Motivos
exclusivamente familiares dieron conmigo el pasado lunes en la ciudad manchega
de San Clemente, importante localidad conquense a la que en 1445 el Marqués de
Villena, don Juan Pacheco, le concedió el título de villa con jurisdicción
sobre las cuatro aldeas situadas en su entorno, de las que ya en el siglo XV
fue cabecera. El San Clemente que todos conocemos tiene su origen en las
primeras décadas del siglo XII, según cuentan que estaba escrito sobre una
lápida de piedra encontrada en las inmediaciones de la ermita de Rus, y de cuyo
texto dejaron noticia José Torres Mena y Fermín Caballero, dos de los más
celebrados historiadores del pasado de la provincia de Cuenca.
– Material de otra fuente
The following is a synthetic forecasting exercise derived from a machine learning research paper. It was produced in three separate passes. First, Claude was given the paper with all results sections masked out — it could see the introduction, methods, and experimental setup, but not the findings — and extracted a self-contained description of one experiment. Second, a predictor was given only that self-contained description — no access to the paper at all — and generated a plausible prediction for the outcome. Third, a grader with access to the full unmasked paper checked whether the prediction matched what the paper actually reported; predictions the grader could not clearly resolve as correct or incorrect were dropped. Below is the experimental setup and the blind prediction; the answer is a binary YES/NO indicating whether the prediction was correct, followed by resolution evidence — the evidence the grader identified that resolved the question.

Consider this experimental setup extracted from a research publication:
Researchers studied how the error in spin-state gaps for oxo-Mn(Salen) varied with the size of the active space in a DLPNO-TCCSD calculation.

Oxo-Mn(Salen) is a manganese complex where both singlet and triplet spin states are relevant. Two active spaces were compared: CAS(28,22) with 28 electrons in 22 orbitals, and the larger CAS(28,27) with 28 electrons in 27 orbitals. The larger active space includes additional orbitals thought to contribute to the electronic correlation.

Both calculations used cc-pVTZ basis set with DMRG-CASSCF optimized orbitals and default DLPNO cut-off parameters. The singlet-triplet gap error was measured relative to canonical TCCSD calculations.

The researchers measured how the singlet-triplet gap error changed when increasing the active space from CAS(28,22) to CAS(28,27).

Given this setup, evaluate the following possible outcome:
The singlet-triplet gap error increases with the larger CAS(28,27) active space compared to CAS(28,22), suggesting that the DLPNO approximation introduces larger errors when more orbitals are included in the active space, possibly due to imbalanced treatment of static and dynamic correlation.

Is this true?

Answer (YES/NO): NO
La referida
inscripción rezaba lo siguiente: “Aquí
yace el honrado caballero Clemente Pérez de Rus, el primer hombre que hizo casa
en este lugar e le puso el nombre de San Clemente. Falleció en la era de
Nuestro Señor Jesucristo, mil y ciento treinta y seis años.”
Aunque la
autenticidad de la lápida en cuestión haya quedado en entredicho (nadie la ha
visto después -que yo sepa- ni se tenga noticia de su paradero-, de lo que no
hay duda es de la relación de aquel supuesto personaje con el San Clemente real
por razón de su nombre y del segundo de sus apellidos: Clemente y Rus. Nombre
que asímismo lleva el arroyo que cruza la ciudad, el arroyo Rus, que por
primera vez he visto con su corriente de agua de los mejores tiempos.
Pues
bien, el pasado lunes fue un día grande para San Clemente en honor de su
Patrona. De madrugada, portadores y fieles en general procedieron al traslado a
hombros hasta su santuario de la venerada imagen de Nuestra Señora de Rus, y
horas después lo harían en caminata de regreso hasta el convento de Carmelitas con
la Virgen de los Remedios, que sustituyó como Señora del santuario a la imagen
de su titular y Patrona, mientras ésta pasaba su temporada anual en la iglesia
del pueblo.
No
conocía este acontecimiento festivo, tan señero y principal para San Clemente y
para algunos pueblos más de su comarca. Los traslados desde y hasta el
santuario de la Virgen de Rus -nueve kilómetros de distancia, a hombros de
portadores- llevan en sí la mayor parte del interés de la fiesta. Los
establecimientos oficiales y las tiendas están cerrados. La gente se echa a la
calle o a la carretera para acompañar y vitorear a su Virgen de Rus tanto a las
llegadas como a las despedidas. A un lado y al otro de la calle hay puestos de
refrescos repletos de clientes. Es la gran fiesta de todos: ancianos y jóvenes,
hombres maduros con sus niños sobre los hombros o en los brazos de sus madres
para ver a la Virgen, son parte del paisaje local cuando llega la procesión con
el dosel engalanado sobre cuatro columnas donde va la imagen -bellísima,
ciertamente- de la Madre común en cualquiera de sus dos advocaciones. Los
gritos de ¡¡Viva la Virgen de Rus!!, y de ¡Guapa! ¡Guapa! ¡Guapa!, se oyen por
todo el trayecto, a la vez que la banda de música suena a ritmo de pasodoble y
se jalea a la imagen patronal sobre las andas al compás de la música.
¡Ah, sí!
Se me había olvidado dejar constancia de que los portadores que llevan y traen
a hombros la imagen de la Virgen, lo hacen corriendo en medio de la procesión
de gente que los sigue. Hubiera sido obviar un dato fundamental en esta
importante fiesta tradicional, tan unida a la esencia de la ciudad, una de las
más distinguidas y prósperas de toda la Mancha.
Sólo me
resta considerar en su valor el acontecimiento, y recomendar a los lectores que
lo conozcan siempre que tengan ocasión.
(En las fotos: un momento de la entrada de la Virgen; imagen de la Virgen de Rus; y Monumento a los portadores.)